3.2.2 Typical symptoms
Eosinophilic oesophagitis manifestation is quite variable and begins at any age but is usually more common in younger males (M:F 3:1) [5]. The symptoms range in nature and severity. Dysphagia is the most common presentation and is largely intermittent but can be a continuous problem. In some, this intermittent dysphagia can present as an oesophageal food bolus obstruction requiring emergency attendance to hospital. For most, however, there is often severe social embarrassment as the patient attempts to relieve the obstruction. In children aged less than 9, regurgitation and failure to thrive are a common presentation. Unusual symptoms often prove a chronic element to the disease and are usually related to change in oesophageal structure. Dysphagia during every meal would suggest narrowing of the oesophagus either as a stricture to one part or a continuous narrowing of the oesophageal lumen. Weight loss and undernutrition may occur but only affect the most severe minority.
3.2.3 Diagnosis
A flexible endoscopy of the oesophagus with biopsy to look for the eosinophils in the mucosal lining is the essential test and should be done on everyone with unexplained swallow difficulties.
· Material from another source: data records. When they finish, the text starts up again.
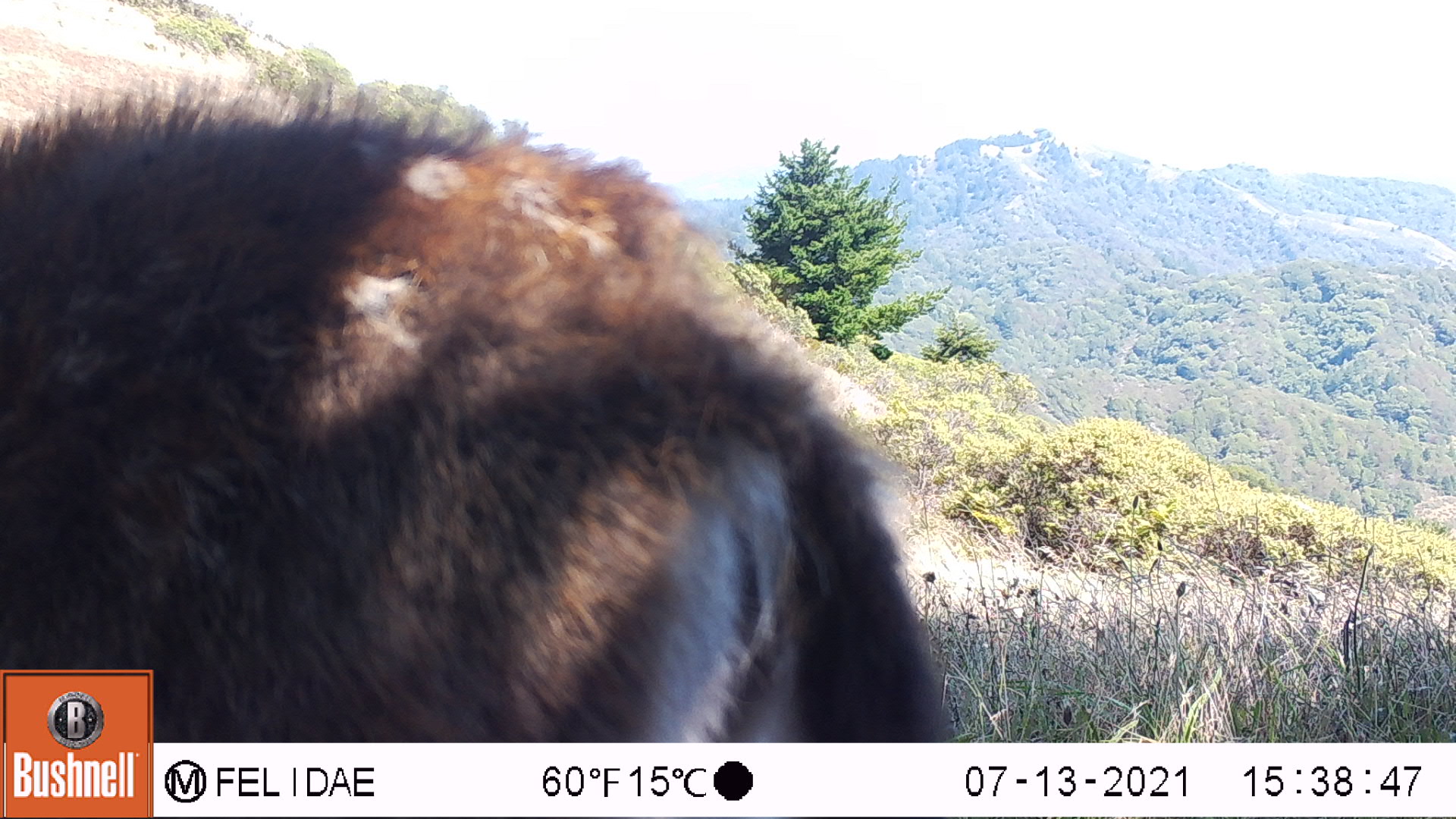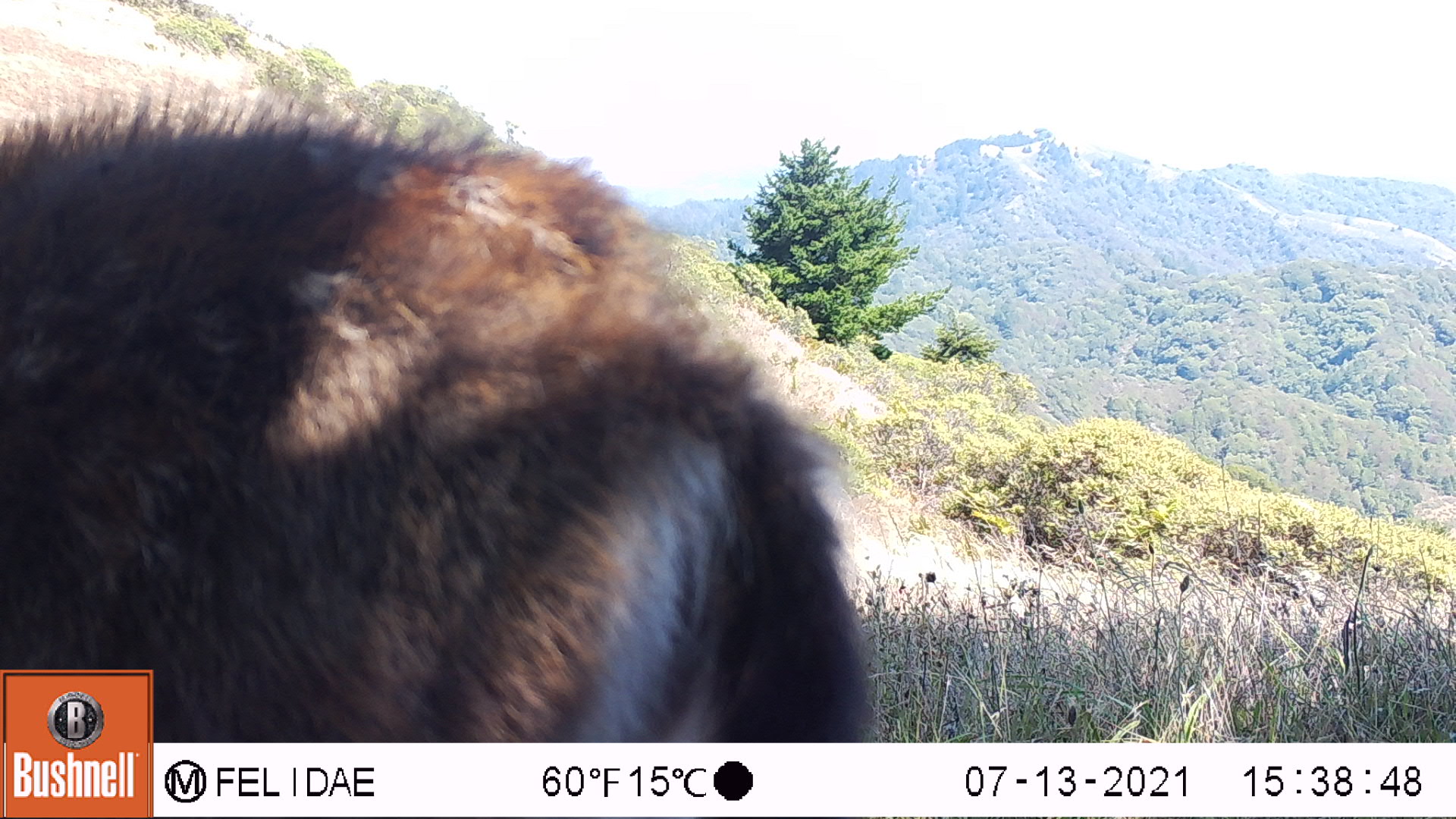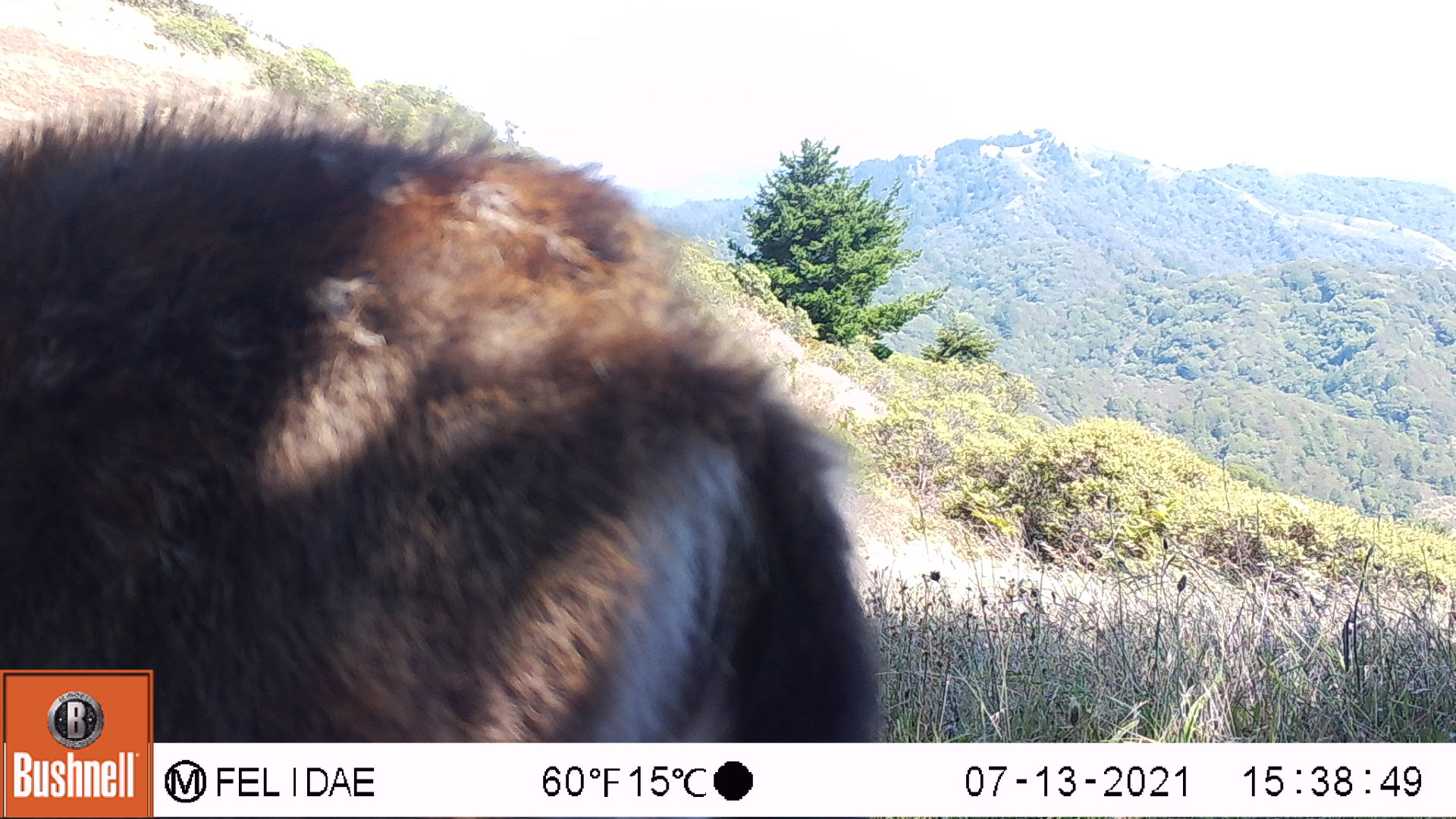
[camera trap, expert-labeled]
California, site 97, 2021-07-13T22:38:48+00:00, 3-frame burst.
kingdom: Animalia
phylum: Chordata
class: Mammalia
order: Artiodactyla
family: Cervidae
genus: Odocoileus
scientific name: Odocoileus hemionus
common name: mule deer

Patients with assumed gastro-oesophageal reflux who do not respond to the usual acid suppression medications should also be examined by endoscopy and biopsy. A guideline of finding >15 eosinophils per high power field under the microscope is useful, although many patients have much higher densities of eosinophil infiltration. The endoscopy also identifies whether strictures, rings or other endoscopic abnormalities are present.
3.2.4 Natural history
Eosinophilic oesophagitis is a relapsing-remitting condition which is sometimes progressive over many years but in others remission can occur without relapse later. In adults, it is uncommon for symptoms to disappear without recurrence [6]. In children, the condition differs as some studies have shown that relapse can be prevented with successful dietary therapy [7,8].